The outbreak and vaccine ban threaten a 16-year worldwide effort to wipe out polio globally by 2005, WHO says.

WHO launched the 10-nation emergency immunization campaign on Monday, sending hundreds of thousands of volunteers door-to-door with vaccine to inoculate 63 million children.

On Tuesday, some Muslim families turned away vaccination teams even in states where the campaign has been allowed.

Complicating matters, Nigerian Muslim tradition bans male strangers from entering homes with women and girls, forcing the medical teams to send in girls as young as 14 to carry out the inoculations.

"It is difficult to train these young girls to communicate effectively with parents and vaccinate all children in a methodical way without missing some areas," said Usman Kariko Binawa, a vaccine campaign organizer.

Just outside the northern city of Kaduna, in the predominantly Muslim village of Maraban Jos, health workers scrawled check marks with chalk on the mud and tin houses of families accepting vaccinations. They wrote large "R's" on the those who refused, so they wouldn't be bothered again.

Binta Abdullahi, a 34-year-old campaign worker in Maraban Jos, came out of the home of one Muslim family that had refused to have their children immunized.

"They want to wait for the results of the examinations," she said, referring to the government investigation.

In the nearby village of Barakal Allahu, which is mostly Christian, residents welcomed the teams.

"We are eager. We've seen polio and we don't want it for our children," said Stephen Dogo, 74, after his two youngest children were vaccinated.

In the same village, one polio victim a young wheelchair-bound man with twisted, skinny legs rode past health workers, expressing his approval with the words "God is Great."

Earlier this month, the Nigerian government sent politicians, scientists and religious leaders abroad to witness the polio vaccine been tested in foreign labs.

On Tuesday, the fact-finding team said in a statement it was awaiting test results from labs in India and expected them as late as the end of the month, after the vaccine campaign is over.

The Associated Press obtained a copy of the committee's interim report that ruled the vaccines safe. However, it acknowledged the tests showed "trace amounts of estradiol," a form of the female hormone estrogen the vaccine's Muslim detractors claim could cause infertility.
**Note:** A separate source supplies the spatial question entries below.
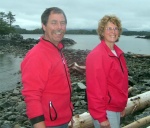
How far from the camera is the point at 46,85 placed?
2.99 m

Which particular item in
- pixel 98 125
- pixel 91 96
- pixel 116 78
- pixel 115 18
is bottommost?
pixel 98 125

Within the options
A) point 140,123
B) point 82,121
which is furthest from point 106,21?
point 140,123

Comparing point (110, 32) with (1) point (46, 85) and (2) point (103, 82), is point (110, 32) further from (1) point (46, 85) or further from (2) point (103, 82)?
(1) point (46, 85)

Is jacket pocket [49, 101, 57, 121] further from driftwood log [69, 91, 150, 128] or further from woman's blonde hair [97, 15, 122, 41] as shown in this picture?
driftwood log [69, 91, 150, 128]

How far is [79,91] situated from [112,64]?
8.53m

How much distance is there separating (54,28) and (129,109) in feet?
12.2

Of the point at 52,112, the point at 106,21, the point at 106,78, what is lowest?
the point at 52,112

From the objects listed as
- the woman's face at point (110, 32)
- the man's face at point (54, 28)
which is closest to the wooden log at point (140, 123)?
the woman's face at point (110, 32)

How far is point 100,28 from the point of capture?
3854 millimetres

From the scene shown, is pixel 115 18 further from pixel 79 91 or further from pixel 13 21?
pixel 13 21

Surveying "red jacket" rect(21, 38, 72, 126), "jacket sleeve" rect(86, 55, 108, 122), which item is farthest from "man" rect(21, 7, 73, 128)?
"jacket sleeve" rect(86, 55, 108, 122)

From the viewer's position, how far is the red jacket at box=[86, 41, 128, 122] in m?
3.50

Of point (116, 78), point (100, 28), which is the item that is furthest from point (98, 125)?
point (100, 28)

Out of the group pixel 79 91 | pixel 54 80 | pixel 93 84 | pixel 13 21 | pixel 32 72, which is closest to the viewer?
pixel 32 72
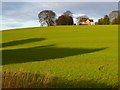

The unsigned four-page document suggested the hormone may have come from calf blood serum it said was sometimes used to help produce the vaccine.

WHO officials have repeatedly insisted minute amounts of hormones would be completely harmless, amounting to less than what is found in human breast milk.

Nigerian Health Ministry officials could not immediately be reached for comment on the leaked document.

Muslims in Nigeria's north have been wary of vaccine campaigns since 1996, when families in Kano state accused New York-based Pfizer Inc. of using an experimental meningitis drug without fully informing of the risks.

The company denied any wrongdoing. A U.S. court dismissed a lawsuit by 20 disabled Nigerians who allegedly took part in the study, but a U.S. appeals court later revived it.